Advocates of gay marriage and even opponents who grudgingly accept its inevitability say that it won’t affect Christians and other people who have moral qualms about homosexuality. But religious exemptions apparently only apply to churches and not to religious individuals. It looks like the anti-discrimination laws are going to force individuals and businesses to go along with gay marriage despite the dictates of their conscience. Or so says the New Mexico Supreme Court in ruling that a photographer has to shoot gay weddings even though he has religious objections to them.
A New Mexico event photographer’s refusal on religious grounds to shoot the commitment ceremony of a same-sex couple amounted to illegal discrimination, the state’s highest court ruled on Thursday.
New Mexico, along with 20 other states and the District of Columbia, has a law that explicitly protects individuals from being discriminated against on the basis of their sexual orientation. Another 29 states have no such protection.

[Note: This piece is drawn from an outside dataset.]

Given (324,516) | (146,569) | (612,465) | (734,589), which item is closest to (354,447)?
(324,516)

In refusing to photograph the ceremony, Elane Photography violated the New Mexico Human Rights Act in the same way that it would have if the company had refused to photograph an inter-racial wedding, the New Mexico Supreme Court said.
“We conclude that a commercial photography business that offers its services to the public, thereby increasing its visibility to potential clients, is subject to the anti-discrimination provisions of the and must serve same-sex couples on the same basis that it serves opposite-sex couples,” the court ruled.